Lo que el uribismo no calculó, tal vez asumiendo que perdería, era que podía estar jugando con fuego. Al profundizar la desinformación y crear una atmósfera de opinión viciada, activaron los resortes de la manipulación en una sociedad derruida en su cultura ciudadana y así exacerbaron el alcance de las emociones negativas. Una sombra de pesimismo crónico que nunca ha abandonado a Duque en sus años de gobierno y que de paso pulverizó su intención de “unir a los colombianos”. La paradoja es la siguiente: al ganar el plebiscito, el uribismo configuró su retorno al poder, pero a su vez condicionó sus posibilidades de crecimiento o proyección, pues quedó, desde el plano simbólico e ideal, cautivo del Acuerdo.
Solo hay que ver las intervenciones de sus precandidatos presidenciales en un reciente foro para elegir un candidato único de cara al 2022, solo se escucharon posiciones radicalizadas contra el Acuerdo, con propuestas que han venido envejeciendo como aquella de acabar con la JEP, desmontar las curules para las víctimas o sacar a los exguerrilleros del Congreso. ¿Acaso, no entiende qué en un país con millones de personas subalimentadas, desmontar las curules para las víctimas no es algo que inquiete especialmente a la ciudadanía?
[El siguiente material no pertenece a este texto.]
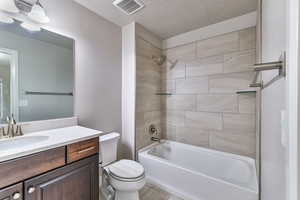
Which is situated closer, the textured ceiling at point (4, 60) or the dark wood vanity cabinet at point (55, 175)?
the dark wood vanity cabinet at point (55, 175)

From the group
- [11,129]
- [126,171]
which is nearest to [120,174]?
[126,171]

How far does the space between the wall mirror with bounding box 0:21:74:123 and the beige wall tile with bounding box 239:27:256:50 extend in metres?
2.28

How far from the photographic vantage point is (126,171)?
148cm

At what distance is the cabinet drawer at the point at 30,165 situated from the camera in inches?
29.4

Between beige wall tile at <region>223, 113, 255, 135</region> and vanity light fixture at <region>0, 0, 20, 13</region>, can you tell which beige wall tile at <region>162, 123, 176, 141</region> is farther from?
vanity light fixture at <region>0, 0, 20, 13</region>

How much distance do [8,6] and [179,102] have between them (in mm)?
2381

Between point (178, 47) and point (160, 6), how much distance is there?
0.89m

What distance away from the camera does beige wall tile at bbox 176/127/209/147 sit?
2207 millimetres

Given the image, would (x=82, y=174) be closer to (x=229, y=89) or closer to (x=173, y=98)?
(x=173, y=98)

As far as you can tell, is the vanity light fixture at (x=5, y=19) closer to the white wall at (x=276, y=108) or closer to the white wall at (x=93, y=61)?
the white wall at (x=93, y=61)

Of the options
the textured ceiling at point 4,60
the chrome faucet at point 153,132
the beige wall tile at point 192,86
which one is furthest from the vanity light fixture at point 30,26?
the beige wall tile at point 192,86

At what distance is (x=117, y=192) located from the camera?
4.84ft

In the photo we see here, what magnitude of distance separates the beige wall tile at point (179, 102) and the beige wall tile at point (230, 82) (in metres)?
0.36

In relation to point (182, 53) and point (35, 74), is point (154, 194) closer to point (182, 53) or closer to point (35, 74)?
point (35, 74)
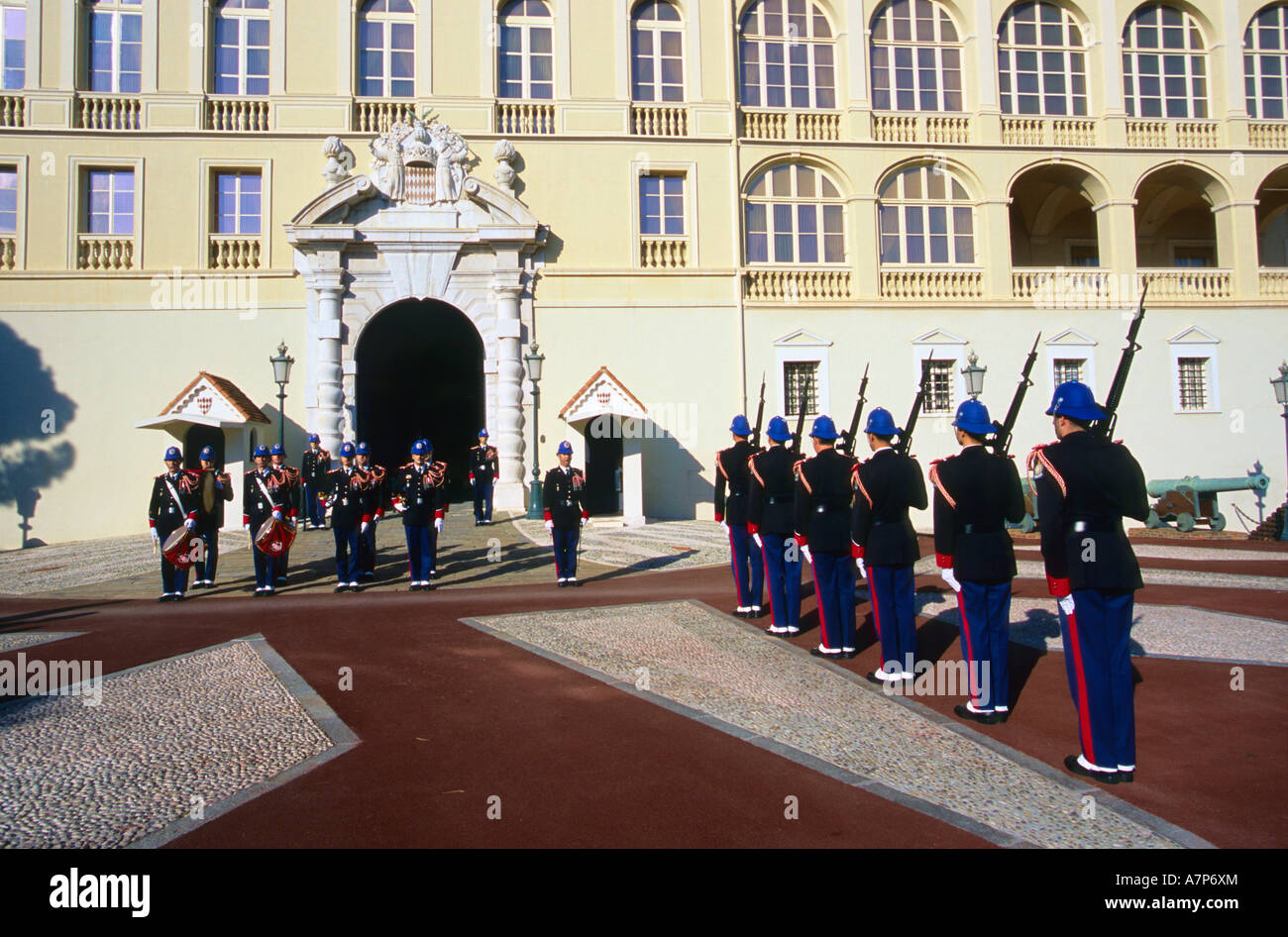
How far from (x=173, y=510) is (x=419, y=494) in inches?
132

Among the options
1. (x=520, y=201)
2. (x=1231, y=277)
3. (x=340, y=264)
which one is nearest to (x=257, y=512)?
(x=340, y=264)

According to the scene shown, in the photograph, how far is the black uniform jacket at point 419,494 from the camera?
1191cm

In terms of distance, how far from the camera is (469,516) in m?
19.8

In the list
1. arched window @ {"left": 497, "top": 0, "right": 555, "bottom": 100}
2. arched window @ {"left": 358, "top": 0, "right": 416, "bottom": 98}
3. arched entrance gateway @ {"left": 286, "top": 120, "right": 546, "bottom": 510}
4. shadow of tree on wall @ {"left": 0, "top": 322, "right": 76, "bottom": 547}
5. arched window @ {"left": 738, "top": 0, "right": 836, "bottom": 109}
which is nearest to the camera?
shadow of tree on wall @ {"left": 0, "top": 322, "right": 76, "bottom": 547}

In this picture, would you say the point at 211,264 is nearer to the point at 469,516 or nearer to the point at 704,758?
the point at 469,516

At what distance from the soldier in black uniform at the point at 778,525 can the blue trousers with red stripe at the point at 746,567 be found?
1.27ft

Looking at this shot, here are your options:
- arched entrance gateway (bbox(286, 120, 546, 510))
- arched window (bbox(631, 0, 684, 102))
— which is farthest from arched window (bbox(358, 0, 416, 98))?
arched window (bbox(631, 0, 684, 102))

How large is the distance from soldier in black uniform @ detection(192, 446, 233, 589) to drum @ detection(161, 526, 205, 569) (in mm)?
256

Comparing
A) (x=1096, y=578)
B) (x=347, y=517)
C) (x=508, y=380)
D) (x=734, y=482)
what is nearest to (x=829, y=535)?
(x=734, y=482)

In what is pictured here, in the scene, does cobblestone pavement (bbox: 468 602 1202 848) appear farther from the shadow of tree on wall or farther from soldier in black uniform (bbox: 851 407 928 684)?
the shadow of tree on wall

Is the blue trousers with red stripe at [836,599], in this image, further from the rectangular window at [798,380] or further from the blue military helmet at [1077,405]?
the rectangular window at [798,380]

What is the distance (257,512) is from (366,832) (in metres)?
9.05

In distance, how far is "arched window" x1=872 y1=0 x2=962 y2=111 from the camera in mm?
24281

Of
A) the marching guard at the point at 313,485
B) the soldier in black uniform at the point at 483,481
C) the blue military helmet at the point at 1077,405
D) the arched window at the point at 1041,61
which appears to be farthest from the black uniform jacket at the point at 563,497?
the arched window at the point at 1041,61
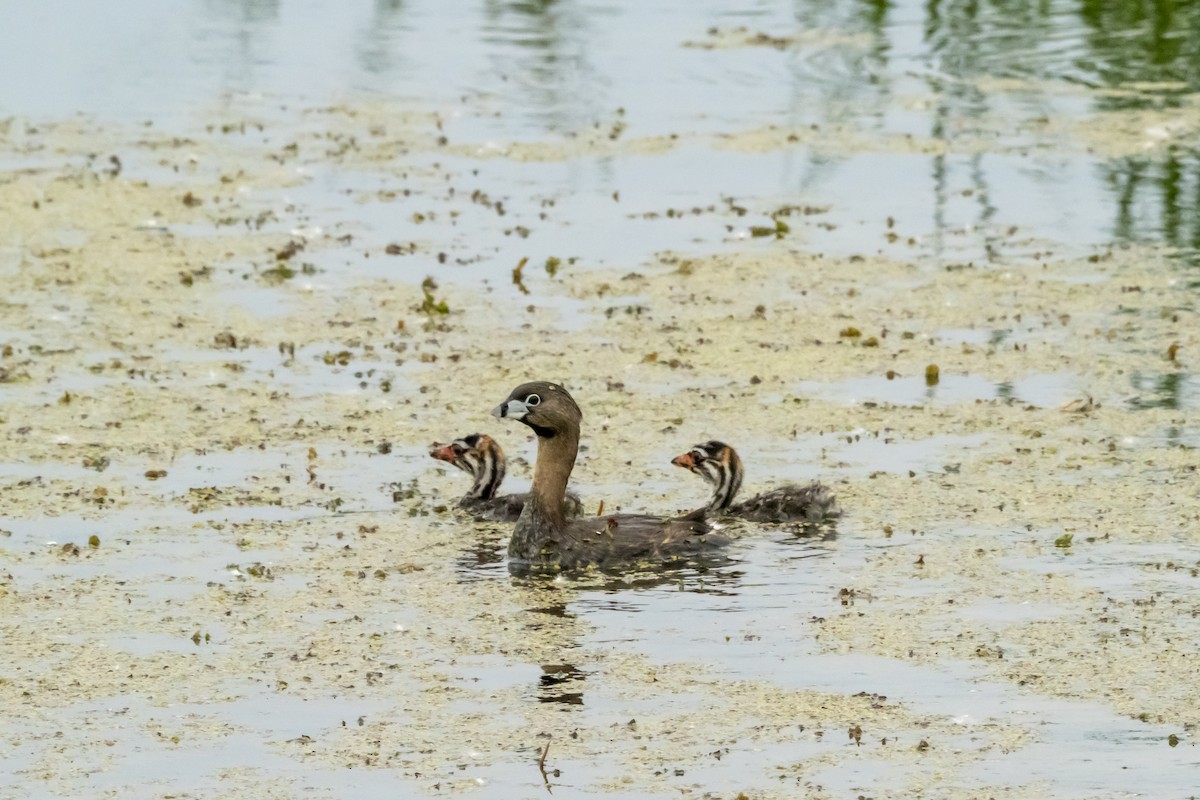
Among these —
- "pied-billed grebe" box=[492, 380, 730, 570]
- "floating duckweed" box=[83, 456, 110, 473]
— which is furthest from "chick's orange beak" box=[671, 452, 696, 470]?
"floating duckweed" box=[83, 456, 110, 473]

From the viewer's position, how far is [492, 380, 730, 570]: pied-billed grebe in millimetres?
11602

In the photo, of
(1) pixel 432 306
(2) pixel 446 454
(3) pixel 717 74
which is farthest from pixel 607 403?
(3) pixel 717 74

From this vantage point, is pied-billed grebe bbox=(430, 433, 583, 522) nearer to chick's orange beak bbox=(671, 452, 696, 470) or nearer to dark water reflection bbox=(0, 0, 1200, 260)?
chick's orange beak bbox=(671, 452, 696, 470)

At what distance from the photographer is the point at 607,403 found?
1401cm

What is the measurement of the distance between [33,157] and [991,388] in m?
→ 10.0

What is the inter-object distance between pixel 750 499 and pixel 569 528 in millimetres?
1201

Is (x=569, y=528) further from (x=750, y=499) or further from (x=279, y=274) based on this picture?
(x=279, y=274)

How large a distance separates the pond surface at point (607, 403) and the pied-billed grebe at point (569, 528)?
8.4 inches

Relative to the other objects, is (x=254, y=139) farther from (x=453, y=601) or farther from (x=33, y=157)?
(x=453, y=601)

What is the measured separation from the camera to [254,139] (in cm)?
2141

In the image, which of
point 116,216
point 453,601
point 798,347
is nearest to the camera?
point 453,601

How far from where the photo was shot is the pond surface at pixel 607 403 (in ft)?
29.6

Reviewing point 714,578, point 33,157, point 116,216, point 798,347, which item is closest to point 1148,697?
point 714,578

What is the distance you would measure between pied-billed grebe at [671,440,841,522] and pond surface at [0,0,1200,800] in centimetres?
19
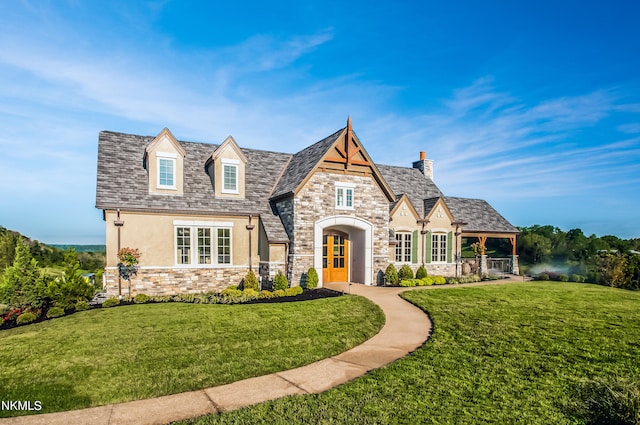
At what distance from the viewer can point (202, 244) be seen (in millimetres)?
18641

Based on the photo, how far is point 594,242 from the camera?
30188mm

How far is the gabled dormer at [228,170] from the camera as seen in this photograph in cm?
1991

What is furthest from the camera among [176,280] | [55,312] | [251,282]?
[251,282]

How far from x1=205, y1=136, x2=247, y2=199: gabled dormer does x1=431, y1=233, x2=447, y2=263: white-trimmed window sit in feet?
41.1

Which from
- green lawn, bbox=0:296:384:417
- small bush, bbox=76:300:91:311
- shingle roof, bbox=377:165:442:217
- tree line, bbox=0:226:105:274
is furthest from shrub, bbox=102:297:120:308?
shingle roof, bbox=377:165:442:217

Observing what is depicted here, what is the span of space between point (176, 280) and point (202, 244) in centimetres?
199

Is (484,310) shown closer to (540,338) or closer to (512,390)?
(540,338)

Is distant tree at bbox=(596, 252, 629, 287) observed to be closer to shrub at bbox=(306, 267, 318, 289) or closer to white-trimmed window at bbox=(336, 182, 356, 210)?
white-trimmed window at bbox=(336, 182, 356, 210)

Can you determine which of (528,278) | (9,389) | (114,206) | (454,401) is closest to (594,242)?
(528,278)

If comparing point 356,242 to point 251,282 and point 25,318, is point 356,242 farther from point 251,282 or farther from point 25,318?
point 25,318

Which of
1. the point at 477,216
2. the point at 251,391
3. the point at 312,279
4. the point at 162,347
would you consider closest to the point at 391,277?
the point at 312,279

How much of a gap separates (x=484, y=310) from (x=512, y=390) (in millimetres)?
6474

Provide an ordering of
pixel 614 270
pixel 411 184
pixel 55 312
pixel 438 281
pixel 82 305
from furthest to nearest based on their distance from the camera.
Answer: pixel 411 184, pixel 614 270, pixel 438 281, pixel 82 305, pixel 55 312

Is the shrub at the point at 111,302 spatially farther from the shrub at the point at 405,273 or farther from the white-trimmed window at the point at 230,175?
the shrub at the point at 405,273
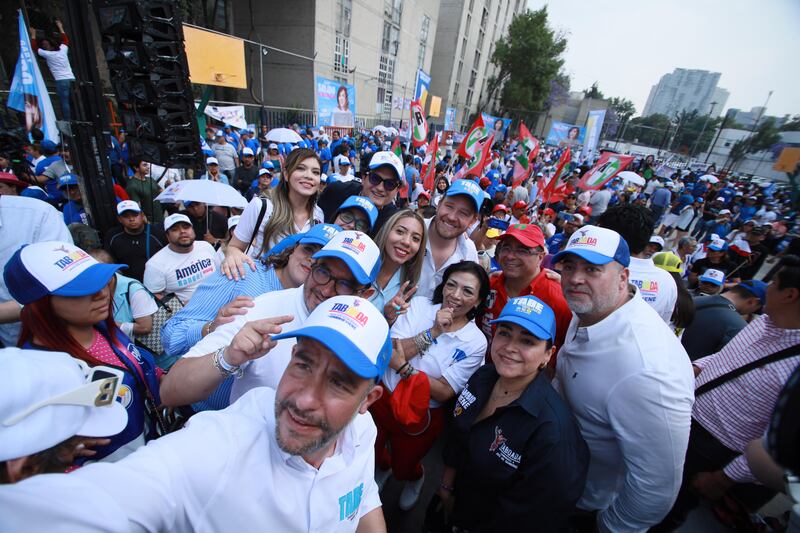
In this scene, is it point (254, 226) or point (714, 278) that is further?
point (714, 278)

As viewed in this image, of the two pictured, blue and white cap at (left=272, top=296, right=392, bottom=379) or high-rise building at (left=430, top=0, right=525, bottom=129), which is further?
high-rise building at (left=430, top=0, right=525, bottom=129)

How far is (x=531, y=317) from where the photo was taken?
6.56 ft

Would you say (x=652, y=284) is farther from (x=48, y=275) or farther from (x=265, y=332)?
(x=48, y=275)

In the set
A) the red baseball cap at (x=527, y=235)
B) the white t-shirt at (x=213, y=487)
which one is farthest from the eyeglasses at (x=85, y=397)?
the red baseball cap at (x=527, y=235)

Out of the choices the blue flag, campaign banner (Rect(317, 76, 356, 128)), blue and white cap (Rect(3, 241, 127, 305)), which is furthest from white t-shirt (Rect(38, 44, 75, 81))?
campaign banner (Rect(317, 76, 356, 128))

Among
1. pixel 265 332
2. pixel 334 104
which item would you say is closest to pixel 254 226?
pixel 265 332

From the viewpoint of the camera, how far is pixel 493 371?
236cm

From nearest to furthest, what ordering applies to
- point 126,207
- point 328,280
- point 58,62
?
1. point 328,280
2. point 126,207
3. point 58,62

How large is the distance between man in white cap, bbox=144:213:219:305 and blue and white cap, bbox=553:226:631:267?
3.54m

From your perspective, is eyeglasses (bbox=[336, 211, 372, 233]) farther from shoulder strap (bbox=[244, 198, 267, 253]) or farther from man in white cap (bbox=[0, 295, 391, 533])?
man in white cap (bbox=[0, 295, 391, 533])

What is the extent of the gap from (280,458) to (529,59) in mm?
55165

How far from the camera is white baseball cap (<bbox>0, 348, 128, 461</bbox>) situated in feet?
3.06

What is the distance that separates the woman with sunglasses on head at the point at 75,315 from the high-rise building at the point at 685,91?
5616 inches

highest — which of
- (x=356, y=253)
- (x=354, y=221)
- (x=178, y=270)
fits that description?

Cargando con el presidente más impopular desde que existen registros, con sus banderas erosionadas por un gobierno fallido y arrinconado por un relevo generacional en el que no tiene mayor espacio, el uribismo se aferra a su segundo mito fundacional. Con la expectativa de reeditar las condiciones que los llevaron al poder en 2018, y la ilusión, si acaso lo logran, de gobernar como no lo ha hecho Duque.